Andrew Barnard

Personal information
- Full name: Andrew Simon Barnard
- Born: 3 July 1957 (age 69) Gloucester, Gloucestershire, England
- Batting: Right-handed
- Bowling: Right-arm fast-medium
- Relations: Ed Barnard (son) Mike Barnard (son)

Domestic team information
- 1976–1999: Shropshire

Career statistics
| Competition | List A |
| Matches | 13 |
| Runs scored | 69 |
| Batting average | 13.80 |
| 100s/50s | 0/0 |
| Top score | 28 |
| Balls bowled | 785 |
| Wickets | 13 |
| Bowling average | 33.76 |
| 5 wickets in innings | 0 |
| 10 wickets in match | 0 |
| Best bowling | 4/47 |
| Catches/stumpings | 5/– |
- Source: Cricinfo, 28 July 2011

= Andrew Barnard (cricketer) =

English cricketer (born 1957)

Andrew Simon Barnard (born 3 July 1957) is a former English cricketer. Barnard was a right-handed batsman who bowled right-arm fast-medium. He was born in Gloucester, Gloucestershire and educated at the Priory Boys' Grammar School in Shrewsbury and Loughborough College.

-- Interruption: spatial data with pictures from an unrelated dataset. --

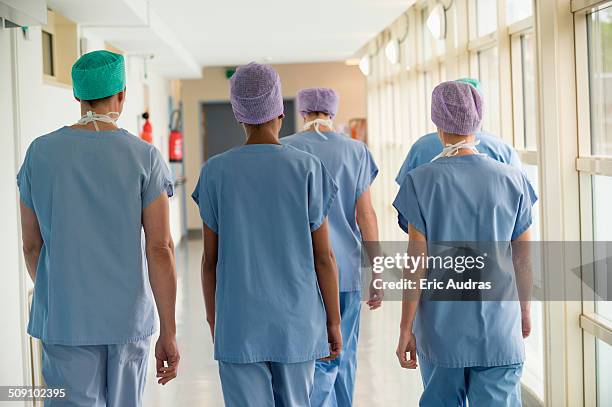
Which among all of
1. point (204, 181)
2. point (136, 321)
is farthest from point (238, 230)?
point (136, 321)

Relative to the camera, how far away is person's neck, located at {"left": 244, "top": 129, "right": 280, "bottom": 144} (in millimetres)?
2477

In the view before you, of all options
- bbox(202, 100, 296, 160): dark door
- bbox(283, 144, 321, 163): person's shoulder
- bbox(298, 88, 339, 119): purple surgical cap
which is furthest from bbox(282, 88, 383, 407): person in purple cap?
bbox(202, 100, 296, 160): dark door

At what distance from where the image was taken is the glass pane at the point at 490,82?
519 cm

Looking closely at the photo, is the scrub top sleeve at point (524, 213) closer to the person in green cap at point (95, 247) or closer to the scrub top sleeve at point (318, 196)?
the scrub top sleeve at point (318, 196)

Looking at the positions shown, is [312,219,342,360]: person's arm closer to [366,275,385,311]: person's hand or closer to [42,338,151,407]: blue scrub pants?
[42,338,151,407]: blue scrub pants

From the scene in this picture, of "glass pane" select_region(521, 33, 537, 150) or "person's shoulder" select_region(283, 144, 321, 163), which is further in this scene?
"glass pane" select_region(521, 33, 537, 150)

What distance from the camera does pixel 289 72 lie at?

Barnard made his debut for Shropshire in the 1976 Minor Counties Championship against Durham. He played Minor counties cricket for Shropshire from 1976 to 1999, making 113 Minor Counties Championship appearances and 18 MCCA Knockout Trophy. He made his List A debut against Surrey in the 1978 Gillette Cup. He made 9 further List A appearances for Shropshire, the last of which came against Middlesex in the 1992 NatWest Trophy. In his 10 List A matches for the county, he took 12 wickets at an average of 31.58, with best figures of 4/47. With the bat, he scored 54 runs at an average of 18.00, with a high score of 28. He also played 4 List A matches for the Minor Counties in the 1985 Benson & Hedges Cup, although without success.

While playing for Shropshire, he was also a member of Shrewsbury Cricket Club.